Statistics South Africa said headline consumer inflation rose to 5.4 percent year-on-year in September from 4.8 percent in August, with food, fuel and transport sectors being the biggest contributors.
Core inflation, which excludes food and fuel costs, fell to 4.5 percent year-on-year in September from 4.8 percent in August.
The South African Reserve Bank (SARB) targets inflation between 3 percent and 6 percent and prefers to see it around the midpoint of that range.
Economist Elize Kruger said headline inflation was likely to remain above 5 percent until around the third quarter of 2024 but that the current level of interest rates was sufficiently restrictive.
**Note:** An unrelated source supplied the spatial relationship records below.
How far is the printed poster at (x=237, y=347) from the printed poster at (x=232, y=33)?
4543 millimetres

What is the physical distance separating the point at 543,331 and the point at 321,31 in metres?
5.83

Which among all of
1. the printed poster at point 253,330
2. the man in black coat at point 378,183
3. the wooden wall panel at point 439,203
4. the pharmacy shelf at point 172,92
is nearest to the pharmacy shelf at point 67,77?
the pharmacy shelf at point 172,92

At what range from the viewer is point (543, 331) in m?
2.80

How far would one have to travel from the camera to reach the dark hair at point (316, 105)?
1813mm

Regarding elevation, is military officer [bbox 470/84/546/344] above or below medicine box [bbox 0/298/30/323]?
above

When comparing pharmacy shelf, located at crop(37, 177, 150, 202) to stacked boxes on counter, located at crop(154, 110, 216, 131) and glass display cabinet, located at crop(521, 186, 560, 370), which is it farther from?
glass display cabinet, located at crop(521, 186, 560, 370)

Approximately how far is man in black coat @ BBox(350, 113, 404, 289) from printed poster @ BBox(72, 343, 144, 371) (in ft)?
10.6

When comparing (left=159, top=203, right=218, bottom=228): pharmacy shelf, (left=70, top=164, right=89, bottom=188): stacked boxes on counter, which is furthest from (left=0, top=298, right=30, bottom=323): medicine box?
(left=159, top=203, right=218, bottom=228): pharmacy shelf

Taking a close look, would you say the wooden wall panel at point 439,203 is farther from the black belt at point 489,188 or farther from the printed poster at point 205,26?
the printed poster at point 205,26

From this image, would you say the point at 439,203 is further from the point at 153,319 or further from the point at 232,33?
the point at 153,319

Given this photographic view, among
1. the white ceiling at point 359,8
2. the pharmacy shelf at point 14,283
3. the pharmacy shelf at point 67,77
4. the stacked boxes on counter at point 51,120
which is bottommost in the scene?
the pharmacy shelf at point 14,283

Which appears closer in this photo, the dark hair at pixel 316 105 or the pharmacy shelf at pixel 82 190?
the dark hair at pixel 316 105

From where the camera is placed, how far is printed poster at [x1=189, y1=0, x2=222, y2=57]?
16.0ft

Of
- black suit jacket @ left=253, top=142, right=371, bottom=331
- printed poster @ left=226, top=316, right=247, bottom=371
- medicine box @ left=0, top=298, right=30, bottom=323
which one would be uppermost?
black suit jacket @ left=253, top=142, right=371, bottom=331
“The SARB will keep rates unchanged at this level for a prolonged period before a first cut in interest rates would be considered,” she said.
Investec economist Annabel Bishop said inflation was expected to average 5.8 percent this year and 4.6 percent the next, while the rand currency and fuel prices posed risks to its outlook.
The central bank kept rates on hold in its previous two policy meetings after 10 consecutive hikes to curb inflation.
“There are likely to be no further hikes in South Africa’s interest rate cycle,” Bishop said.